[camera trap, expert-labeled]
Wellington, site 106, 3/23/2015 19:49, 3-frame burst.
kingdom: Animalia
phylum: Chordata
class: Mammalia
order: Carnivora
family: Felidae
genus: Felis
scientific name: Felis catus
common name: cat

* _TASK DESCRIPTION_
So that nothing differs from the original, transcribe all of the records above.

* _REPLY_
[camera trap, expert-labeled]
Wellington, site 106, 3/23/2015 19:49, 3-frame burst.
kingdom: Animalia
phylum: Chordata
class: Mammalia
order: Carnivora
family: Felidae
genus: Felis
scientific name: Felis catus
common name: cat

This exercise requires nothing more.